Materials and Methods

Pitcher Sampling

Pitcher tissues of closely related lowland Nepenthes species, N. ampullaria Jack and N. rafflesiana Jack (Bunawan et al., 2017) with their hybrid N. × hookeriana Lindl., all of which were originally transplanted from Endau-Rompin National Park, were sampled from an experimental terrace at Universiti Kebangsaan Malaysia (2°55′12.7″N, 101°46′59.7″E) (Supplementary Figure 1). The pitchers were monitored and measured throughout their development (Supplementary Figure 2) to capture the timing of pitcher opening. Pitchers after 7 days of lid opening were chosen as they are reported to be fully functional traps (Bauer et al., 2009). The sampling was performed in the morning between 09:00 and 11:00 h during October to December 2015 with at least four biological replicates from each species (Rosli et al., 2018). Whole pitchers were harvested without the tendril, emptied, and rinsed with deionized water before rapidly frozen in liquid nitrogen and stored at −80°C.

Phytochemical Extraction

The whole-pitcher samples excluding the tendril were ground until fine homogenous powders using pestle and mortar prechilled with liquid nitrogen, collected in a Falcon tube, and freeze-dried for 48 h. Dried powder samples (100 mg) were extracted using 200 μL of methanol:chloroform:water (3:1:1) via the sonication-assisted method (Shyur et al., 2013; Rosli et al., 2017). Samples were vortexed, sonicated in a water bath sonicator at room temperature for 15 min with maximum frequency, vortexed again, and then centrifuged at 10,000 g for 10 min. The extracts were filtered through a 0.22-μm PTFE membrane syringe filter before stored at −80°C.
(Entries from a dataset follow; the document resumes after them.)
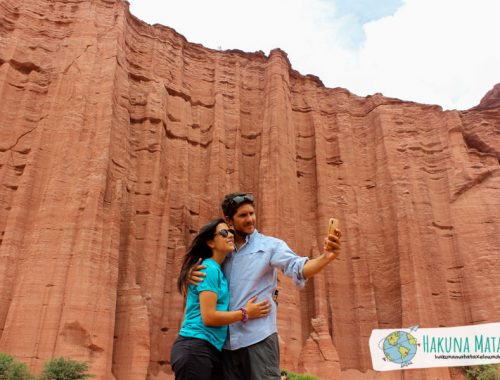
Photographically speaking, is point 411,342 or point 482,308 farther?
point 482,308

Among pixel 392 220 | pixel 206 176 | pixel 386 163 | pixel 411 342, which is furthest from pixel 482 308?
pixel 206 176

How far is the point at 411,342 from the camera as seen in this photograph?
13.8 meters

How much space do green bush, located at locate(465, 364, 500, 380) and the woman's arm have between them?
17239 millimetres

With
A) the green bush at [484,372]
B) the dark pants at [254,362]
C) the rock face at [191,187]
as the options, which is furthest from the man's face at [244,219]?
the green bush at [484,372]

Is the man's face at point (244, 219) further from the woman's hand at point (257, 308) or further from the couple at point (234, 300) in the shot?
the woman's hand at point (257, 308)

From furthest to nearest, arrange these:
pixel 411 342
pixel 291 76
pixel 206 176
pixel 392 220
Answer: pixel 291 76
pixel 392 220
pixel 206 176
pixel 411 342

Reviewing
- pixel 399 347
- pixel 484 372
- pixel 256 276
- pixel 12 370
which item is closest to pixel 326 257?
pixel 256 276

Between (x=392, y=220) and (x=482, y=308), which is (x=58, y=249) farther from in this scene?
(x=482, y=308)

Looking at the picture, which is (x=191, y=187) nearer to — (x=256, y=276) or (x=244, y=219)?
(x=244, y=219)

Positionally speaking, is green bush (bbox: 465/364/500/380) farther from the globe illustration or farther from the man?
the man

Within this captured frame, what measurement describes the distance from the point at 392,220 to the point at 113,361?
15814 mm

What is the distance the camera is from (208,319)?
9.00 ft

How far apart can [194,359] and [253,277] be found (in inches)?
23.4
Liquid Chromatography-Mass Spectrometry (LC-MS) Analysis

The chromatographic separation was carried out using a Thermo Scientific C18 column (Acclaim^TM Polar Advantage II, 3 × 150 mm, 3 μm particle size) on UltiMate 3000 UHPLC (Dionex) system according to previous reports (Goh et al., 2016; Rosli et al., 2017). The gradient elution was performed for 22 min total run time, using (A) water containing 0.1% formic acid, and (B) 100% acetonitrile as the mobile phase with 0.4 mL/min flow rate at 40°C. The gradient was started at 5% solvent B for 3 min (0–3 min), then increased to 80% solvent B for 7 min (3–10 min) and maintained at 80% solvent B for 5 min (10–15 min). Finally, the gradient was returned to 5% solvent B in 7 min (15–22 min). The injection volume for each sample was 1 μL, and the samples were prepared by dissolving 10 μL of sample extracts in LC-grade methanol (990 μL) spiked with internal standards not present in the studied sample, namely, ribitol, riboflavin, and vanillin at a concentration of 50 ppm each with known basic characteristics, such as retention time (rt) and exact mass. Internal standards are important in metabolic profiling analysis serving as references for relative quantitative analysis and validation on the performance of chromatographic and MS systems (Stobiecki and Kachlicki, 2013). At least four independent biological replicates of pitcher extracts from each species were analyzed.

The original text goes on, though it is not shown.